Serving Information to the Network

GELLMU

The GELLMU project has many facets. For mathematicians the most interesting point is that regular GELLMU provides a way to use LaTeX-Like Markup to write in an author-level XML document type that admits reliable automatic translation both to PDF (via regular LaTeX) and to the modern form of HTML extended with MathML.

More generally, the GELLMU project provides a way to use LaTeX-Like markup to write directly for most author-level XML document types with the availability of newcommand-like macros taking arguments.

Q. Why use a LaTeX-Like interface to XML rather than use a LaTeX translator? A. LaTeX translates easily only to the DVI and PDF formats. Translating LaTeX to formats such as HTML and other SGML or XML document types requires Herculean efforts.

GELLMU is not LaTeX nor is it an HTML or XML generator (but see below); rather it is a general-purpose SGML authoring language that is based on traditional LaTeX syntax (to the extent possible).

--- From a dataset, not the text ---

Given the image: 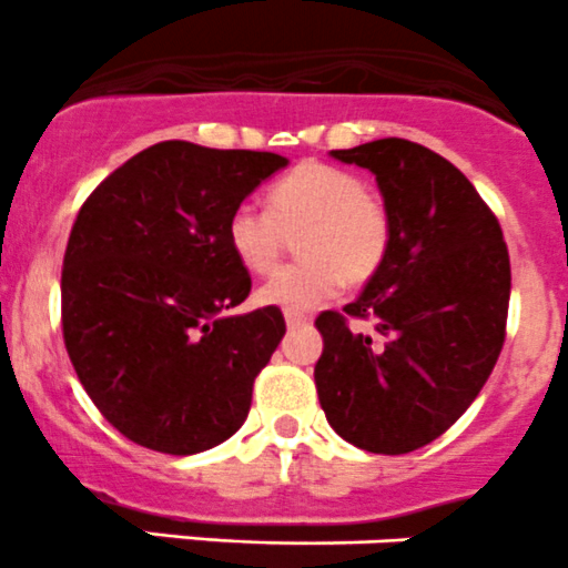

When used beyond regular GELLMU, it is like XML in that there is no fixed set of tags (i.e., LaTeX-like commands). That feature is both good and bad. It is good because it creates flexibility. It is bad because it puts upon the author the responsibilities of

having a coherent set of tags.
writing or obtaining codelet packages (or style processors) to provide translation to standard formats.

In exchange for the extra effort the author gets to pick the target formats.

A well-tuned GELLMU authoring system might admit translation not only to LaTeX and HTML/MathML but also to other formats.

Some have said that SGML is not "rich enough" to encompass the needs of real mathematicians. That is certainly a correct statement about the language in the SGML family that most of us know best, the one that is called HTML. One needs to understand that SGML is about the organization of automatic processing. A single dialect may not be rich enough for everything. We want to think about the category of markup languages (modulo a somewhat elusive notion of equivalence) and the clever use of morphisms in that category.

Of course, the class of markup languages will not give rise to a category unless one knows what is a morphism. A morphism is any translation from one to another (or itself). That is, a morphism takes a document in one as input and produces a document in the other as output. There is certainly the identity translation for each markup language, and there is a null translation in any case where the target language contains the empty document.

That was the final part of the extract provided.